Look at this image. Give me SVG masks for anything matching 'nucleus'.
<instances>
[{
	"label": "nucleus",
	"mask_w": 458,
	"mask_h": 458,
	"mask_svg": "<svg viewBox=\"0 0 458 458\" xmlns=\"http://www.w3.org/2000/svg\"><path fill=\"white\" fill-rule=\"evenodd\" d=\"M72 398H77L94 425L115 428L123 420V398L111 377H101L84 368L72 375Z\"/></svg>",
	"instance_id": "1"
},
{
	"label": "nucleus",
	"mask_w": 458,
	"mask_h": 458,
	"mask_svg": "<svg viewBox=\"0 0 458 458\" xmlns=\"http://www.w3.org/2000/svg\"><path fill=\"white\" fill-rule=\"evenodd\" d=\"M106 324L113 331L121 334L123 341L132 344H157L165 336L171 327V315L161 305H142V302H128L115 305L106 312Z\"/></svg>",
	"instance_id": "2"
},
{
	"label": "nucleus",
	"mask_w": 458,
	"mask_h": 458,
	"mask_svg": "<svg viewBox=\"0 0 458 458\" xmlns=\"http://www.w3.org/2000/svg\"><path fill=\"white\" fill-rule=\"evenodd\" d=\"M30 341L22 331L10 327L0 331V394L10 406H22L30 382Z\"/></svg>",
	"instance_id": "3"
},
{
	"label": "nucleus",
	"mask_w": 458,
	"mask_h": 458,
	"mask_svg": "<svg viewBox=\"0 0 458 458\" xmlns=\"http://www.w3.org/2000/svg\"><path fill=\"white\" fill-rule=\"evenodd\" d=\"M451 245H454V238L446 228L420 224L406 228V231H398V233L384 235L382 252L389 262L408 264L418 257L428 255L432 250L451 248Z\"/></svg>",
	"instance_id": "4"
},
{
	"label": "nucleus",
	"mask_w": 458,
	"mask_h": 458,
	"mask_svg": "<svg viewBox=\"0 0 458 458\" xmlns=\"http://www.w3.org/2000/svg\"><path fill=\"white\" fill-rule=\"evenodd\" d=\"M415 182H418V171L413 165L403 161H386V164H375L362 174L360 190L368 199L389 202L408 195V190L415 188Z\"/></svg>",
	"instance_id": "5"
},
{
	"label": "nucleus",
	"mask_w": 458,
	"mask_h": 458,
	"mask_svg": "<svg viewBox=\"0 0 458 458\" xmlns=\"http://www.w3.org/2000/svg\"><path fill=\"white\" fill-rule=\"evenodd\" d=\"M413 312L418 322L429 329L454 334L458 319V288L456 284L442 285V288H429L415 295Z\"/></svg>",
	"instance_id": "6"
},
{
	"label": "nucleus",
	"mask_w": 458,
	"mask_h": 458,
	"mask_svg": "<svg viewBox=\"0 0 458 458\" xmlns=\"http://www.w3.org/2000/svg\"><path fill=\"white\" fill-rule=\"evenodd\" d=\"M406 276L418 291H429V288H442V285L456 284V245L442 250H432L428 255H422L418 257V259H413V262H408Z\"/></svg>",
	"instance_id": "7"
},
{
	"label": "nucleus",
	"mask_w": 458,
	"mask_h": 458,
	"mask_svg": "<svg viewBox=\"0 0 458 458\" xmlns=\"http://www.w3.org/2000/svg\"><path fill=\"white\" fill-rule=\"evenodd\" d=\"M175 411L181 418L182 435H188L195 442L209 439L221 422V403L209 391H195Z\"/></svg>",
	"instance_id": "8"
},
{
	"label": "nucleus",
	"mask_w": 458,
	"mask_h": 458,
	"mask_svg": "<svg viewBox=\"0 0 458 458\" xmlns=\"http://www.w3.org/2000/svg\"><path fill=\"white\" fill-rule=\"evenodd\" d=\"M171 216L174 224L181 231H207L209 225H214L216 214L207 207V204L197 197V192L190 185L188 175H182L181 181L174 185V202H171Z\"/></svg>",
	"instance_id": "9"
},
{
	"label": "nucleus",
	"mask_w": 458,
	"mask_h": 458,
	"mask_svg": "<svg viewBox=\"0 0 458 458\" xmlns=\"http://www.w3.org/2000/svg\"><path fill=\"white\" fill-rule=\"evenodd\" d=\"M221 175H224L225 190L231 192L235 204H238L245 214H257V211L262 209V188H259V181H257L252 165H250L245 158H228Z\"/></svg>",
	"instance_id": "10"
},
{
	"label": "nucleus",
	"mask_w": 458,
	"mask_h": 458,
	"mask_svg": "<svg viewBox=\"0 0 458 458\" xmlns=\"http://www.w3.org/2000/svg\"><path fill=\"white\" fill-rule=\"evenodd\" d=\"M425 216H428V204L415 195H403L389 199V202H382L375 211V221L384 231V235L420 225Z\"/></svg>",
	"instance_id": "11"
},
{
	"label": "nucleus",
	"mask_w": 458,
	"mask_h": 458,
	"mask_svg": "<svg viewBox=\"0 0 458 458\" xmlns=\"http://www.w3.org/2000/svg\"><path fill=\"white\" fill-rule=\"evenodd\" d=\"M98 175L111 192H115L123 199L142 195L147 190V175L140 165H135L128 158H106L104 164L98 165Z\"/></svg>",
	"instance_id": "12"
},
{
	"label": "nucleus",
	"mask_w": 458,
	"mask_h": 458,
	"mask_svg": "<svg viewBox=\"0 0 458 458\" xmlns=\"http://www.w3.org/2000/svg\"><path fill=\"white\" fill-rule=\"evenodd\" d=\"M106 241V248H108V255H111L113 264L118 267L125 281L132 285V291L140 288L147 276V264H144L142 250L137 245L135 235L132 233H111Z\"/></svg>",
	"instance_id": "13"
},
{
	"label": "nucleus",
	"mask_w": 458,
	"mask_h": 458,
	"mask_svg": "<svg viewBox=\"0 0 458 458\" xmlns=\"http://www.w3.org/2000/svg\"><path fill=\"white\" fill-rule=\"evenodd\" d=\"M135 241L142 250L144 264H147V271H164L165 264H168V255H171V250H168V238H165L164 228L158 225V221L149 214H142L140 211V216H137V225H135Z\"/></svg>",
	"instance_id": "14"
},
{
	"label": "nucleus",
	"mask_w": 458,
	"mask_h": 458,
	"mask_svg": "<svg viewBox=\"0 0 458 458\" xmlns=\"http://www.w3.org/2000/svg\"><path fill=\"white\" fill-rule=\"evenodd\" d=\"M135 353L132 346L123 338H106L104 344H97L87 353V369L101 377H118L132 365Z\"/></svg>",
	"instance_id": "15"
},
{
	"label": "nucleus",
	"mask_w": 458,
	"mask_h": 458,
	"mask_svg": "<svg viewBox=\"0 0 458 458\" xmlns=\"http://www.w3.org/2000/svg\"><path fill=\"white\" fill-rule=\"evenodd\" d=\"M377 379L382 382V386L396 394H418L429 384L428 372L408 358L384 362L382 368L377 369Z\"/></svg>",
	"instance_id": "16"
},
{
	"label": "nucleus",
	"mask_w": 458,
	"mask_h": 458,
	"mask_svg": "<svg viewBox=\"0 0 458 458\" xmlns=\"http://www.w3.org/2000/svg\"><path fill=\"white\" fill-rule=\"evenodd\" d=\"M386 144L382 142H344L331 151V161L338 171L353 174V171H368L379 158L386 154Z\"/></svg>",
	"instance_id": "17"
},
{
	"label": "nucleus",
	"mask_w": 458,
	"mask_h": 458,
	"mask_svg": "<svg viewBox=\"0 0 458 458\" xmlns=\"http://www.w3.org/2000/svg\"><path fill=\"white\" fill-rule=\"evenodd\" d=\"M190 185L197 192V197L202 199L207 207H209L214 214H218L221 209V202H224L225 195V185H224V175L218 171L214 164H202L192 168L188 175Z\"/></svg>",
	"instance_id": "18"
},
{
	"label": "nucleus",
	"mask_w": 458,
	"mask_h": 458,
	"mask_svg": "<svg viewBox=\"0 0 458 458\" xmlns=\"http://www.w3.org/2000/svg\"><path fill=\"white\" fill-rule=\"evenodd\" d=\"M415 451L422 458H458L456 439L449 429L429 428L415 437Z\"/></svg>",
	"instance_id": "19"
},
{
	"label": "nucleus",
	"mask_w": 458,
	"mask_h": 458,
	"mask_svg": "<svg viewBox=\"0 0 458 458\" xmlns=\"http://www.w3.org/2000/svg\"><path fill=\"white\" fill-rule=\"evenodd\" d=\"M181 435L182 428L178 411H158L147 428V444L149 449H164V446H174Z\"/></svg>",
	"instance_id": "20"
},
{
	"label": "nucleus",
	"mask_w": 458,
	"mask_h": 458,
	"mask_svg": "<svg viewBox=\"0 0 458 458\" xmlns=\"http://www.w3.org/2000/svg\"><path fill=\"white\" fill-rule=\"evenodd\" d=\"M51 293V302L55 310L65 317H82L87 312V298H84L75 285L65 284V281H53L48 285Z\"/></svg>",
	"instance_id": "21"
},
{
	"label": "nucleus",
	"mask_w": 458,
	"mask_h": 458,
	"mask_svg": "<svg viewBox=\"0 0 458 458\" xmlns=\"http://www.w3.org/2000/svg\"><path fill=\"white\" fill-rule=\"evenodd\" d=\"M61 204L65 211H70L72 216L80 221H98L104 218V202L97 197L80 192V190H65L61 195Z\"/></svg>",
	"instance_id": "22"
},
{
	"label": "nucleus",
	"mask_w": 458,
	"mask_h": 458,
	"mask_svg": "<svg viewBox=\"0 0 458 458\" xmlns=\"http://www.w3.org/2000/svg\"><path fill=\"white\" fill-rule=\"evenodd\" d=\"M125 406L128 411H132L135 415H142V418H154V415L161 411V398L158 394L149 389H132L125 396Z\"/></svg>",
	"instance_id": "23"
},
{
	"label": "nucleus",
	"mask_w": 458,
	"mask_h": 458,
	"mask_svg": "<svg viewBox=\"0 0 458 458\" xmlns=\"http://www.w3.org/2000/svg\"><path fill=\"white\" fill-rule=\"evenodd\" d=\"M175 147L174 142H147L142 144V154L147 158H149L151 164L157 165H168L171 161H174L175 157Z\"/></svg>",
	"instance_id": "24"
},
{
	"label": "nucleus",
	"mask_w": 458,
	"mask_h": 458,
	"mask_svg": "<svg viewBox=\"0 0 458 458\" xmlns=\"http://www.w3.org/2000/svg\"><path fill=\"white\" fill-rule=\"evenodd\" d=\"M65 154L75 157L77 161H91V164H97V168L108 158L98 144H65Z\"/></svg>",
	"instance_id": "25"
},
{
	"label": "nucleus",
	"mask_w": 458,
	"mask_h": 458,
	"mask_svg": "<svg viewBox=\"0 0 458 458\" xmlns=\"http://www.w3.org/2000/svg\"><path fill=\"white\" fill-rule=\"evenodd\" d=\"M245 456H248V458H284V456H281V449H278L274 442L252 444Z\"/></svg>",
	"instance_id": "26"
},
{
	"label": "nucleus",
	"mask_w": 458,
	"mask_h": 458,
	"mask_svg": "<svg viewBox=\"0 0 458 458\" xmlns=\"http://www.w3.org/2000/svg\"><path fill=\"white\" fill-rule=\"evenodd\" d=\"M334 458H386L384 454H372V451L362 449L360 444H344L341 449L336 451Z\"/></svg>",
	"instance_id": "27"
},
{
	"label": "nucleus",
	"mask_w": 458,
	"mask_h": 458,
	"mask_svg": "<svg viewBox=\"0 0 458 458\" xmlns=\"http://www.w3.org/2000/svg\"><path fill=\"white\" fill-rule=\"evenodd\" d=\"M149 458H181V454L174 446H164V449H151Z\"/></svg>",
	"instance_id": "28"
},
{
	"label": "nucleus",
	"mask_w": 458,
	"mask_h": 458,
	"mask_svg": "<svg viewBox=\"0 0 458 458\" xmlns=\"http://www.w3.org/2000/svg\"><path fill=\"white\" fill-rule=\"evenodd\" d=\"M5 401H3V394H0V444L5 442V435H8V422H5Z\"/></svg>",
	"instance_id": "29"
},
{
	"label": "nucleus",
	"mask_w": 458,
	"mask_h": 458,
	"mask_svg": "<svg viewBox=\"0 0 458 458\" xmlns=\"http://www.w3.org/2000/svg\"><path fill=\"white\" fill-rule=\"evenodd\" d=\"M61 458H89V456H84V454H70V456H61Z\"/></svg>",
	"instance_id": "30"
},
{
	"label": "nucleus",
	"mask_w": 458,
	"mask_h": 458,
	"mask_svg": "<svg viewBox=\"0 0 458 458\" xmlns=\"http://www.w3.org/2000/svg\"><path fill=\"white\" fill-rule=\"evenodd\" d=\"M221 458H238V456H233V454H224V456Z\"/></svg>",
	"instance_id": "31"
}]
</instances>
= = = = =
Work required: Rewrite the records, from their first line through the line that contains "182H418V171L413 165L403 161H386V164H375L362", as a Markdown table with the columns Row and Line. Number each row and leave out blank lines.

Final result:
| Row | Line |
|---|---|
| 1 | Look at this image. Give me SVG masks for anything matching 'nucleus'. |
| 2 | <instances> |
| 3 | [{ |
| 4 | 	"label": "nucleus", |
| 5 | 	"mask_w": 458, |
| 6 | 	"mask_h": 458, |
| 7 | 	"mask_svg": "<svg viewBox=\"0 0 458 458\" xmlns=\"http://www.w3.org/2000/svg\"><path fill=\"white\" fill-rule=\"evenodd\" d=\"M72 398H77L94 425L115 428L123 420V398L111 377H101L84 368L72 375Z\"/></svg>", |
| 8 | 	"instance_id": "1" |
| 9 | }, |
| 10 | { |
| 11 | 	"label": "nucleus", |
| 12 | 	"mask_w": 458, |
| 13 | 	"mask_h": 458, |
| 14 | 	"mask_svg": "<svg viewBox=\"0 0 458 458\" xmlns=\"http://www.w3.org/2000/svg\"><path fill=\"white\" fill-rule=\"evenodd\" d=\"M106 324L113 331L121 334L123 341L132 344H157L165 336L171 327V315L161 305H142V302H128L115 305L106 312Z\"/></svg>", |
| 15 | 	"instance_id": "2" |
| 16 | }, |
| 17 | { |
| 18 | 	"label": "nucleus", |
| 19 | 	"mask_w": 458, |
| 20 | 	"mask_h": 458, |
| 21 | 	"mask_svg": "<svg viewBox=\"0 0 458 458\" xmlns=\"http://www.w3.org/2000/svg\"><path fill=\"white\" fill-rule=\"evenodd\" d=\"M30 341L22 331L10 327L0 331V394L10 406H22L30 382Z\"/></svg>", |
| 22 | 	"instance_id": "3" |
| 23 | }, |
| 24 | { |
| 25 | 	"label": "nucleus", |
| 26 | 	"mask_w": 458, |
| 27 | 	"mask_h": 458, |
| 28 | 	"mask_svg": "<svg viewBox=\"0 0 458 458\" xmlns=\"http://www.w3.org/2000/svg\"><path fill=\"white\" fill-rule=\"evenodd\" d=\"M451 245H454V238L446 228L420 224L406 228V231H398V233L384 235L382 252L389 262L408 264L418 257L428 255L432 250L451 248Z\"/></svg>", |
| 29 | 	"instance_id": "4" |
| 30 | }, |
| 31 | { |
| 32 | 	"label": "nucleus", |
| 33 | 	"mask_w": 458, |
| 34 | 	"mask_h": 458, |
| 35 | 	"mask_svg": "<svg viewBox=\"0 0 458 458\" xmlns=\"http://www.w3.org/2000/svg\"><path fill=\"white\" fill-rule=\"evenodd\" d=\"M415 182H418V171L413 165L403 161H386V164H375L362 174L360 190L368 199L389 202L408 195V190L415 188Z\"/></svg>", |